Mumbai: Asian markets are trading higher. Stocks gained after US markets rebounded on positive economic data. S&P 500 rose 0.78% to 1,998 after a report said sales of new single-family homes surged to their highest level in more than six years in August.

Shares of metal, power and coal companies may be under stress. The Supreme Court scrapped the allocation of all but four of the 218 coal blocks awarded between 1993 and 2010. Read more.

State-run lender IDBI Bank Ltd has close to 2,000 crore loan exposure to companies affected by the Supreme Court order scrapping coal blocks, reports Reuters. However, all loans are not expected to run into trouble.

Shares of gas producing firms-Oil and Natural Gas Corp. Ltd (ONGC), Oil India Ltd and Reliance Industries Ltd (RIL)-may also come under focus. The government further postponed the new gas-pricing formula till 15 November. The decision, though, will bring some relief to fertilizer and gas-based electricity companies.

To finance the purchase of telecom equipment, RIL plans to raise $800 million from Korea Exim bank, reports The Economic Times. The company is planning to launch telecom services next year.

Infosys Ltd is planning to double investment in its core banking product, Finacle, reports The Economic Times. Until last year, the company was considering divesting the product, the report says.

The board of State Bank of Indiaapproved a 10-for-1 stock split. The bank will exchange 10 shares for each that is held and will also arrange to mirror the reduction in face value of the equity shares in its existing global depository receipts.

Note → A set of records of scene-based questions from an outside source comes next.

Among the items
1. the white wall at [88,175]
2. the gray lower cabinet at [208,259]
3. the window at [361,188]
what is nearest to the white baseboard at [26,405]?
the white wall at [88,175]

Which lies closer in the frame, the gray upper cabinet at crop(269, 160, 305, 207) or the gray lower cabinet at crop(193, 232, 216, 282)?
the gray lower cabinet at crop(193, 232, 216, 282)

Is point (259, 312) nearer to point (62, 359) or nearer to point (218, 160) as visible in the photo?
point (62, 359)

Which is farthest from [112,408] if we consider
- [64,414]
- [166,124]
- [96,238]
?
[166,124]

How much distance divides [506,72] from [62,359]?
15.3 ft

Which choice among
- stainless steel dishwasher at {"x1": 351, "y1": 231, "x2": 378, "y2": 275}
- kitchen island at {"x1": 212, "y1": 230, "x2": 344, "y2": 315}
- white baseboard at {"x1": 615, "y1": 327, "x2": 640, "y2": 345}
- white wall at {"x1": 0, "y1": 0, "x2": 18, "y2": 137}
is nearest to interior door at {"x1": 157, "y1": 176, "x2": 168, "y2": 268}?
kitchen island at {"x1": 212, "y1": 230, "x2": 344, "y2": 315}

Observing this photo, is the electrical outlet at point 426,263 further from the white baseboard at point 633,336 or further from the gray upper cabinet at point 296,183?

Reliance Power Ltd called off its discussions with Jaiprakash Power Ventures Ltd to buy three hydropower projects citing regulatory uncertainties. The sale of the hydropower assets is key to Jaiprakash Associates Ltd’s efforts to pare debt. According to The Economic Times, JSW Energy Ltd may revive talks to acquire Jaypee group’s hydro power assets.

Hindustan Construction Co. Ltd received orders worth 208 crore. The orders include a contract from the Brihan Mumbai Municipal Corporation for laying a pipeline. Read more.

Lastly, as production outpaces demand growth in China, Australia’s state commodity forecaster cut its iron ore price estimates for this year and 2015, reports Bloomberg. The news will bring some comfort to domestic metal producers as they can tap imports for raw materials, if need arises.